◆ **WHAT THE EXERCISE ASKS**: Copy the blog post on zen and the bad-tempered baby in full, word for word.

◆ **SUPPLIED TEXT**:

* * * * *

Saturday, 29 September 2012

When the student is ready, the teacher will appear: zen and the bad-tempered baby


There’s a saying that goes along the lines of ‘When the student is ready, the teacher will appear’.

My first daughter – Zen Toddler (or, more accurately, Zen Pre-schooler, these days) – taught me to be brave. I wanted to bestow upon her the belief that she could live the life she wants to live and be the person she wants to be, and I felt that she’d be much more able to accept that as a possibility if she saw me do the same. Hence, a frightening, intuitive leap into freelancing and a  career I’d dreamed of for over twenty years. I doubt I’d ever have had the nerve, if not for her.

I drafted this post sitting upstairs in our Mediterranean holiday home while listening to the (somewhat misnomered) Zen Baby rage angrily against Mr Z. Zen Baby is very angry, very often.

There. I said it.

* * * * *

◆ **SUPPLIED MATERIAL**:
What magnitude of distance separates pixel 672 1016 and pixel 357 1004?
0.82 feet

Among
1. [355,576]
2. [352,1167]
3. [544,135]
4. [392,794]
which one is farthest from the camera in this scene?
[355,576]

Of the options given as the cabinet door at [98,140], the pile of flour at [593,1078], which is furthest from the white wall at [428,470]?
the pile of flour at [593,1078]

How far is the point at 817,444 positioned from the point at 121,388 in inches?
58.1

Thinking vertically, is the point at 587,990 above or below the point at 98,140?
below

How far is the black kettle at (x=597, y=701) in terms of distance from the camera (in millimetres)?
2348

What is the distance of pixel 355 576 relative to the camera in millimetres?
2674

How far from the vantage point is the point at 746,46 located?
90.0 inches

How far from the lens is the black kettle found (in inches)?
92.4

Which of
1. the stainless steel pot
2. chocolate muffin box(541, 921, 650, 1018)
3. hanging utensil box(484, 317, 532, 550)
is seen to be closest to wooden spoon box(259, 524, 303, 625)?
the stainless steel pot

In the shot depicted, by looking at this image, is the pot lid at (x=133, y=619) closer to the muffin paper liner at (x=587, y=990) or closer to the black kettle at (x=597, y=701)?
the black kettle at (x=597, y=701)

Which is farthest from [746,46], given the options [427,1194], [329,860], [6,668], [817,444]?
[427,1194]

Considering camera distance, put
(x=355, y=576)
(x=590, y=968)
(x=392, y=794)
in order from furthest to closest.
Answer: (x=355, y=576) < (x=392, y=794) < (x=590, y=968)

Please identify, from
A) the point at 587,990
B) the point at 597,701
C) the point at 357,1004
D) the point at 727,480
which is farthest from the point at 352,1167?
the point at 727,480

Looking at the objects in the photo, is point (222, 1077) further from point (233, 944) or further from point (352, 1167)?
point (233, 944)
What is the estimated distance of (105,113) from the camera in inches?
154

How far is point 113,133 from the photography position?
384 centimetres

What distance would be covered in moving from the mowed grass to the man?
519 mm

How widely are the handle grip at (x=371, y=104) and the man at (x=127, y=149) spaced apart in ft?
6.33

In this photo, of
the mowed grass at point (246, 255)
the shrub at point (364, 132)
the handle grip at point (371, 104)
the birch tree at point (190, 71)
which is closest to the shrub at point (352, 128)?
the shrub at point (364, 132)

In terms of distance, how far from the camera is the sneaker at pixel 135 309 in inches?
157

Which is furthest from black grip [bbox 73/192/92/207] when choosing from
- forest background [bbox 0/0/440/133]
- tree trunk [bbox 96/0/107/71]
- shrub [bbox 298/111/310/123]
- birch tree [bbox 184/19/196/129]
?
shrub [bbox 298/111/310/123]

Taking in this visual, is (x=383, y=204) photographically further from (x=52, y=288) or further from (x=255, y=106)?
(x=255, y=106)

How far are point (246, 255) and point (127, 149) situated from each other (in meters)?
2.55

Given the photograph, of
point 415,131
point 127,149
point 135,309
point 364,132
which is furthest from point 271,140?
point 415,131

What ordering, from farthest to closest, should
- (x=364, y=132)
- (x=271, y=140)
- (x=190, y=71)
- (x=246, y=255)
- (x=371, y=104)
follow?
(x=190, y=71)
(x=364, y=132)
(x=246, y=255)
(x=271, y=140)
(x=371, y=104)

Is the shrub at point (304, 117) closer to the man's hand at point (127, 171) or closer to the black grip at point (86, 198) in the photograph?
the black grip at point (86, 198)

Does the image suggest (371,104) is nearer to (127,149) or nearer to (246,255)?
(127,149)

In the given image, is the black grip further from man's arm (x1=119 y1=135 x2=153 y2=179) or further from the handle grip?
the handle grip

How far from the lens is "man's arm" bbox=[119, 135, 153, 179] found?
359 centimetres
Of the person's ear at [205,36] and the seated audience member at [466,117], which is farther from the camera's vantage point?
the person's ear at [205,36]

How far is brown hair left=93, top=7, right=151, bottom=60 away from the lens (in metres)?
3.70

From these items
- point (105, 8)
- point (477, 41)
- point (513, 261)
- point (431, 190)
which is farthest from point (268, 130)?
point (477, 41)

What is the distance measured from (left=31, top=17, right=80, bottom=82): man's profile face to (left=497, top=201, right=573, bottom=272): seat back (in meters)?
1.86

* * * * *

◆ **ANSWER BELOW**:
Saturday, 29 September 2012

When the student is ready, the teacher will appear: zen and the bad-tempered baby


There’s a saying that goes along the lines of ‘When the student is ready, the teacher will appear’.

My first daughter – Zen Toddler (or, more accurately, Zen Pre-schooler, these days) – taught me to be brave. I wanted to bestow upon her the belief that she could live the life she wants to live and be the person she wants to be, and I felt that she’d be much more able to accept that as a possibility if she saw me do the same. Hence, a frightening, intuitive leap into freelancing and a  career I’d dreamed of for over twenty years. I doubt I’d ever have had the nerve, if not for her.

I drafted this post sitting upstairs in our Mediterranean holiday home while listening to the (somewhat misnomered) Zen Baby rage angrily against Mr Z. Zen Baby is very angry, very often.

There. I said it.